Which US cities have ordinances that ban or restrict feeding homeless people in public?
Executive summary
Local reporting and advocacy groups say dozens of U.S. cities have ordinances that either ban or tightly restrict public feeding of people experiencing homelessness — reports cite at least 17 cities requiring permits and others totaling "dozens" or "more than 70" depending on methodology [1] [2] [3]. National organizations such as the National Coalition for the Homeless and the National Homelessness Law Center document many municipal rules framed as public‑health, public‑safety, or permitting measures [4] [5].
1. What the reporting actually documents: a patchwork of bans, permits, and restrictions
News outlets and advocacy groups describe a mix of approaches: some cities prohibit public feeding outright, others require permits with strict conditions, and still others restrict group size or locations (parks, sidewalks, transit stations). The New York Times reported Newark announced a ban (later framed as a permit requirement) for feeding in public spaces including parks and the train station [1]. Newsweek and Salon chronicled episodes where volunteers were cited or arrested under local rules (El Cajon, Tampa, Atlanta) and cite a period when 26 cities passed food‑sharing bans between 2013–2015 [4] [6].

▶ [Problem requirements]:
Copy the piece on feeding bans from "Which US cities" through "measures [4] [5].", replacing "ordinances" with "laws" throughout that stretch.

▶ [Stored items from a collection]:
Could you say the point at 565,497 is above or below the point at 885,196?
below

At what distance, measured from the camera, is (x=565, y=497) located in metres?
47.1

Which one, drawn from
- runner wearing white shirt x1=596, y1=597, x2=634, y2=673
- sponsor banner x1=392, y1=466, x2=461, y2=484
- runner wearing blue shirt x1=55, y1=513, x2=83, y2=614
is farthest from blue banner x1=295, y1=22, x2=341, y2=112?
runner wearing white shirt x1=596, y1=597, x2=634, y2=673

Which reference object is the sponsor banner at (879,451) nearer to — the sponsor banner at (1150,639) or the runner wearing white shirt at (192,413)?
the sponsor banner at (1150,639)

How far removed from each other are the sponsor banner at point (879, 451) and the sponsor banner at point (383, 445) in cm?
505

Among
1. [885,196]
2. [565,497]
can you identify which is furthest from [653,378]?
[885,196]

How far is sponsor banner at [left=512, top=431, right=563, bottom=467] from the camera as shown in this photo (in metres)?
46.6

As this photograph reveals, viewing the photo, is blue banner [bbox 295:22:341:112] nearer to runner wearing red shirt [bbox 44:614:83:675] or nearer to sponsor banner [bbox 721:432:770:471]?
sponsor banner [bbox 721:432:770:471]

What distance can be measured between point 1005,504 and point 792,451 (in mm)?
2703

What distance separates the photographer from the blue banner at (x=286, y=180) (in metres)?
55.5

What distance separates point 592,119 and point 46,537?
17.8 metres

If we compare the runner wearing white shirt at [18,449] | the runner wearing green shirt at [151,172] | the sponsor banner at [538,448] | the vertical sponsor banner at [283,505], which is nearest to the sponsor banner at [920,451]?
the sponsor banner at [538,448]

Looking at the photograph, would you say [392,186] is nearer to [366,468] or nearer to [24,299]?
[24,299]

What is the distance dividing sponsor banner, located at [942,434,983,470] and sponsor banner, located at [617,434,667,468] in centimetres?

...

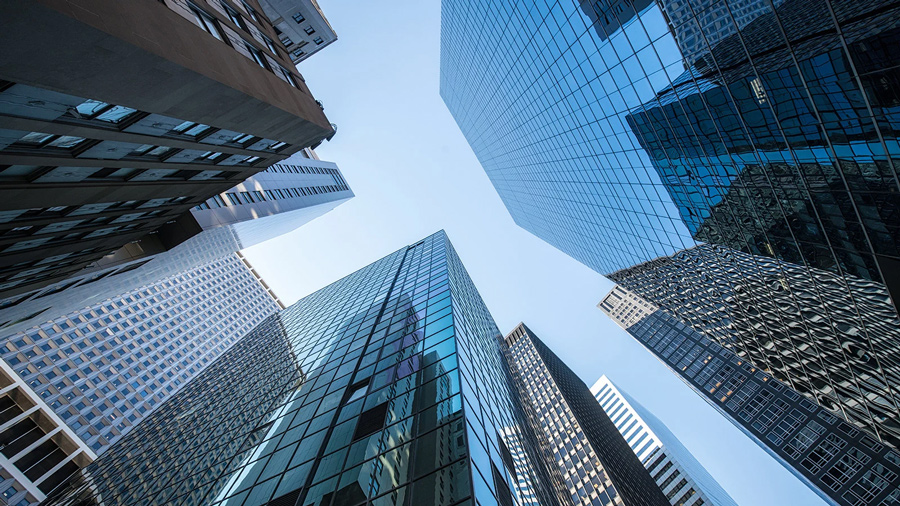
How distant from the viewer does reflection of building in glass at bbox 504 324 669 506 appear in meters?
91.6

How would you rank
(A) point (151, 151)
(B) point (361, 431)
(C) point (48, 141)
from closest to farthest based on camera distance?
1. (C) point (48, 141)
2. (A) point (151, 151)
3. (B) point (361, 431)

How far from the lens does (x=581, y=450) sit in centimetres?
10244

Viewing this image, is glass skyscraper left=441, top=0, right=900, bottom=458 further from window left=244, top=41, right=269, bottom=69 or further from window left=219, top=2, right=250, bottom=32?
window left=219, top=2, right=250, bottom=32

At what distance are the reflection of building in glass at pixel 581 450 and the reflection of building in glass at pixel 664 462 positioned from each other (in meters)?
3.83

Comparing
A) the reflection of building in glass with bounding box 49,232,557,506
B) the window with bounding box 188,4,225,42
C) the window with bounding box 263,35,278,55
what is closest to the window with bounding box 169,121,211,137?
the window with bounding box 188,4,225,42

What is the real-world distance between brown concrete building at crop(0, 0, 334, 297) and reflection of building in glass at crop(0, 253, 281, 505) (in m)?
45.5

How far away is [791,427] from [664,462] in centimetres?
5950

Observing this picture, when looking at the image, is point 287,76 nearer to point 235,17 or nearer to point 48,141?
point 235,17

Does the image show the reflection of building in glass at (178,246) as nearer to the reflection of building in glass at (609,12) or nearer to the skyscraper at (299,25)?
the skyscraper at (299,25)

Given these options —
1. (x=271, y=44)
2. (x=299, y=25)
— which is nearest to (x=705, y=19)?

▶ [Final answer]:
Which US cities have laws that ban or restrict feeding homeless people in public?
Executive summary
Local reporting and advocacy groups say dozens of U.S. cities have laws that either ban or tightly restrict public feeding of people experiencing homelessness — reports cite at least 17 cities requiring permits and others totaling "dozens" or "more than 70" depending on methodology [1] [2] [3]. National organizations such as the National Coalition for the Homeless and the National Homelessness Law Center document many municipal rules framed as public‑health, public‑safety, or permitting measures [4] [5].